Pour le dire simplement – et imparfaitement, donc – , le neume est, en musique, l’ancêtre de la note. Signe musical qui transcrit une formule mélodique ou rythmique appliquée à une syllabe, il est, à l’image de la note, une sorte de schème à partir duquel peut s’organiser un univers musical. Aujourd’hui encore il est utilisé dans le chant grégorien et a servi, plus rarement, comme base de certaines pièces contemporaines – telle Prologue de Gérard Grisey.
en pied
nue dite
en jours courts
Dans Neumes, Henri Lefebvre propose une liste de 45 courtes mélodies qui, peu à peu, forment entre elles comme l’ébauche d’un personnage féminin. Comme autant de divers jeux d’ombres qui, chaque fois un peu mieux, en précisent la silhouette.
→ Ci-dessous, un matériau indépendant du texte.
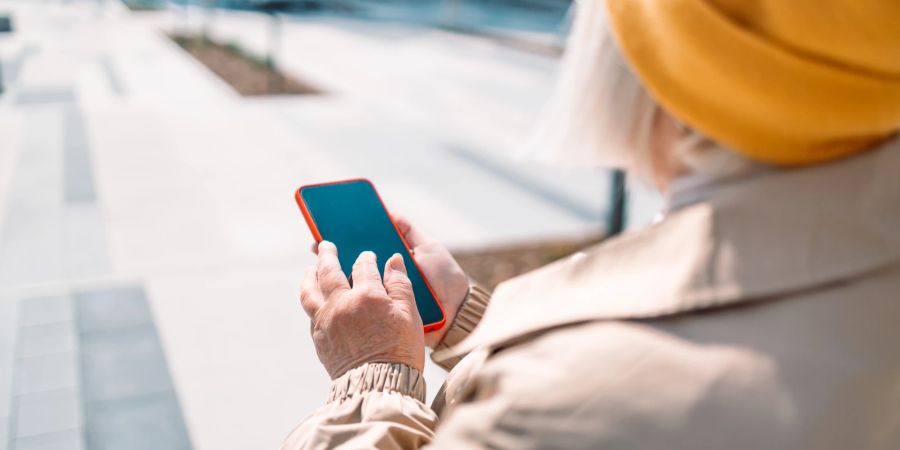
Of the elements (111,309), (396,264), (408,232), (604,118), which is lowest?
(111,309)

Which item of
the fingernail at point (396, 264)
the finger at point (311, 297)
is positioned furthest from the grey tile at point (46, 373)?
the fingernail at point (396, 264)

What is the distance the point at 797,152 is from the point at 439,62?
12417mm

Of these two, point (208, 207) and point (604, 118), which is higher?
point (604, 118)

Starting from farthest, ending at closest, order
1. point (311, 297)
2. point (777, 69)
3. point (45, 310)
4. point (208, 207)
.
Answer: point (208, 207) < point (45, 310) < point (311, 297) < point (777, 69)

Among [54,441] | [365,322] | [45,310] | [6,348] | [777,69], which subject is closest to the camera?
[777,69]

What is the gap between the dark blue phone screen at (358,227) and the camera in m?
1.62

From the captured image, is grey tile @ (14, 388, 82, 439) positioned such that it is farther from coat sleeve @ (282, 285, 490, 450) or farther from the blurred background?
coat sleeve @ (282, 285, 490, 450)

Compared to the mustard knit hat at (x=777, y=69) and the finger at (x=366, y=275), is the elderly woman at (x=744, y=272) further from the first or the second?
the finger at (x=366, y=275)

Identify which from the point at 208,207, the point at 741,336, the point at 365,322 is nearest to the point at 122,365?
the point at 208,207

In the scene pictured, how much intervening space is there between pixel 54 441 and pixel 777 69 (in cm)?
292

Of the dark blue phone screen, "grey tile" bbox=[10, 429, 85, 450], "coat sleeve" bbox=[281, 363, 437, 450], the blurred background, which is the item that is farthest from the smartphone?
"grey tile" bbox=[10, 429, 85, 450]

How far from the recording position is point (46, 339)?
11.8ft

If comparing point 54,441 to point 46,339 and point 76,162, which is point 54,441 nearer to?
point 46,339

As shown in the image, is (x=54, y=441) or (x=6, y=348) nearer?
(x=54, y=441)
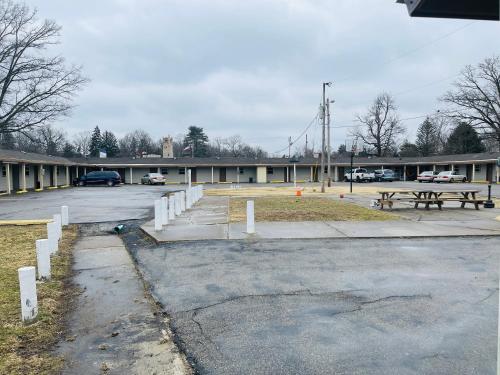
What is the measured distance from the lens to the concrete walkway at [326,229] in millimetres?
10109

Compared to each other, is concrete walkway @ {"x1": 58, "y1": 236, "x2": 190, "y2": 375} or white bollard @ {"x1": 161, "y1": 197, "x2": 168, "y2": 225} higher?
white bollard @ {"x1": 161, "y1": 197, "x2": 168, "y2": 225}

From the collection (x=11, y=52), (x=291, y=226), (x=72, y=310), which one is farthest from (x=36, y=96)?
(x=72, y=310)

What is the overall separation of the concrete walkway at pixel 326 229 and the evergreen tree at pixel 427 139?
71.4m

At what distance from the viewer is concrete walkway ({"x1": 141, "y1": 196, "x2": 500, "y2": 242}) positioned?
33.2 feet

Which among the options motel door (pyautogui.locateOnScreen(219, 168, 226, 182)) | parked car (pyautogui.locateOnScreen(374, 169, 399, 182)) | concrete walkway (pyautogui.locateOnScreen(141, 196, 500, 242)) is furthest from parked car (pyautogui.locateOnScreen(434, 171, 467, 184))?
concrete walkway (pyautogui.locateOnScreen(141, 196, 500, 242))

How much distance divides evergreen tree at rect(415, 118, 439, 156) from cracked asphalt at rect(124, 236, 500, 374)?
76919 millimetres

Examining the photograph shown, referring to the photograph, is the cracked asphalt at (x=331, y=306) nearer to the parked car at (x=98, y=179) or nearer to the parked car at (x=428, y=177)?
the parked car at (x=98, y=179)

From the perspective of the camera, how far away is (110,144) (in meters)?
92.2

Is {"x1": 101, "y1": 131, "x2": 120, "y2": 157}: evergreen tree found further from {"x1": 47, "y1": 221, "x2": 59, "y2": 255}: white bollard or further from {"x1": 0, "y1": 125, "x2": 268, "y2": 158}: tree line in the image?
{"x1": 47, "y1": 221, "x2": 59, "y2": 255}: white bollard

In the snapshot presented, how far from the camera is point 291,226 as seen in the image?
11.7m

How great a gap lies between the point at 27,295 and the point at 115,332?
1.19 metres

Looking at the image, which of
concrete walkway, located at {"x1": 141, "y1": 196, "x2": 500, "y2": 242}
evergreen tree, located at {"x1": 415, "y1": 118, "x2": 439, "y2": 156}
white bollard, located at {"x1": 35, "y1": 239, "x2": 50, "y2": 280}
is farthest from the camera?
evergreen tree, located at {"x1": 415, "y1": 118, "x2": 439, "y2": 156}

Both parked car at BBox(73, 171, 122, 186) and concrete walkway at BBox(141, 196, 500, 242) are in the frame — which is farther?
parked car at BBox(73, 171, 122, 186)

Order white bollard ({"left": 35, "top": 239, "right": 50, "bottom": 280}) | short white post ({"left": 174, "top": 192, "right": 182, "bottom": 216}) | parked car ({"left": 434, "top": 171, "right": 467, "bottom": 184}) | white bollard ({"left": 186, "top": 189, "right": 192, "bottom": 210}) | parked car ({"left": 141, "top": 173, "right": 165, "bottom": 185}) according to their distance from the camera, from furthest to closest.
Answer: parked car ({"left": 141, "top": 173, "right": 165, "bottom": 185})
parked car ({"left": 434, "top": 171, "right": 467, "bottom": 184})
white bollard ({"left": 186, "top": 189, "right": 192, "bottom": 210})
short white post ({"left": 174, "top": 192, "right": 182, "bottom": 216})
white bollard ({"left": 35, "top": 239, "right": 50, "bottom": 280})
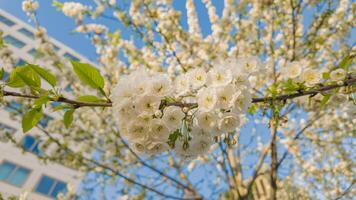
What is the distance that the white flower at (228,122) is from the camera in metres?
1.27

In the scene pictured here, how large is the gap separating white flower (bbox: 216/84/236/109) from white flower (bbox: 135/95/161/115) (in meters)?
0.25

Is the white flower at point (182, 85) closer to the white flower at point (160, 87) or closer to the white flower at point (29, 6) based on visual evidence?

rendue telle à son tremblé
recrutée dans l’amas
réduisait un motif
Ces courtes mélodies ne sont pas qu’indistinctes et aléatoires petites choses « sonnant bien ». Pensées comme des motifs minimaux à partir desquels allait se structurer un ensemble, elles se devaient de lui offrir une assise solide. Comme on ne prend pas n’importe quelle pierre pour édifier un immeuble mais des moellons qu’on a taillé dans un même matériau, chaque neume est ciselé avec précision dans le langage. Autour d’un canevas général chacun est façonné par un assemblage particulier d’assonances, de rythmes, de sèmes qui « fabrique » sa singularité tout en collaborant à l’ensemble. À l’image de l’alexandrin dans le sonnet, de la phrase dans la langage poetry, ou de l’écart entre les deux termes d’une comparaison dans la poésie de Reverdy, le neume de Henri Lefebvre est bien une forme structurante. Et c’est d’elle dont participe, à l’image des diverses silhouettes qui confectionnent peu à peu le portrait d’une femme sous nos yeux, l’éclat de l’ensemble poétique. Henri Lefebvre nous rappelle ici que, toujours, la beauté résulte de la structure.
Henri Lefebvre, Neumes dans (l’extraordinaire) revue L’Ours Blanc éditée par Héros-Limite.